TASK PROMPT: Could you reproduce each of the rows below word for word, leaving out the pictures and giving only their text?

=== RECORD SET ===

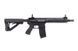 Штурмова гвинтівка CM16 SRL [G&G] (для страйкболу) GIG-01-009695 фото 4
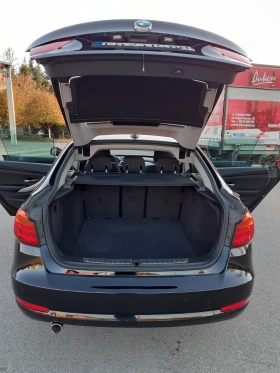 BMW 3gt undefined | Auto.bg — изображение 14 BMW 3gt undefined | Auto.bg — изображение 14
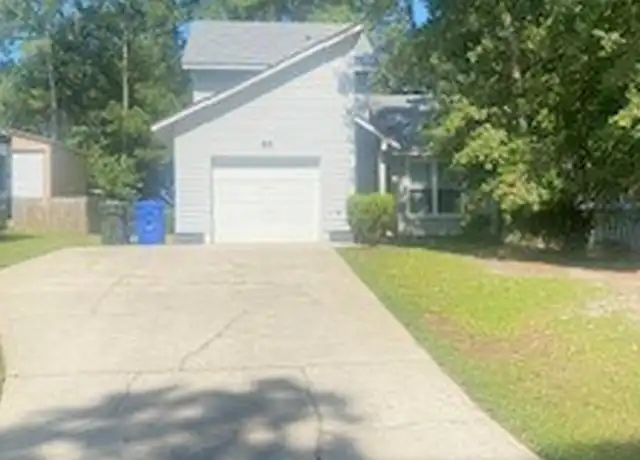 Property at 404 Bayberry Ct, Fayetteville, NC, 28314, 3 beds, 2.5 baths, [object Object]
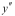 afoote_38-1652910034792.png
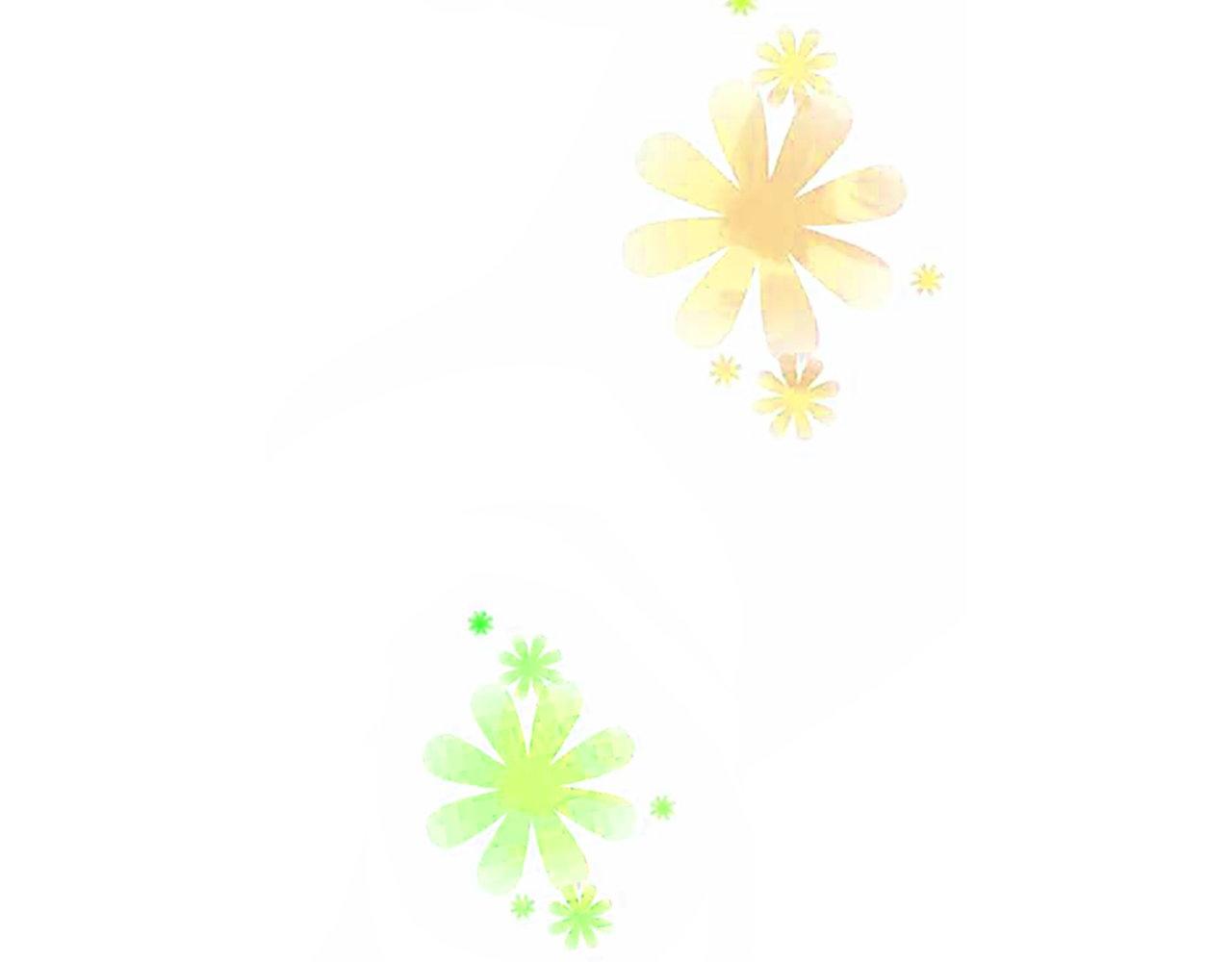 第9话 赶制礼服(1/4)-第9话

===

RESPONSE FOR THIS EXERCISE:
 Штурмова гвинтівка CM16 SRL [G&G] (для страйкболу) GIG-01-009695 фото 4
 BMW 3gt undefined | Auto.bg — изображение 14 BMW 3gt undefined | Auto.bg — изображение 14
 Property at 404 Bayberry Ct, Fayetteville, NC, 28314, 3 beds, 2.5 baths, [object Object]
 afoote_38-1652910034792.png
 第9话 赶制礼服(1/4)-第9话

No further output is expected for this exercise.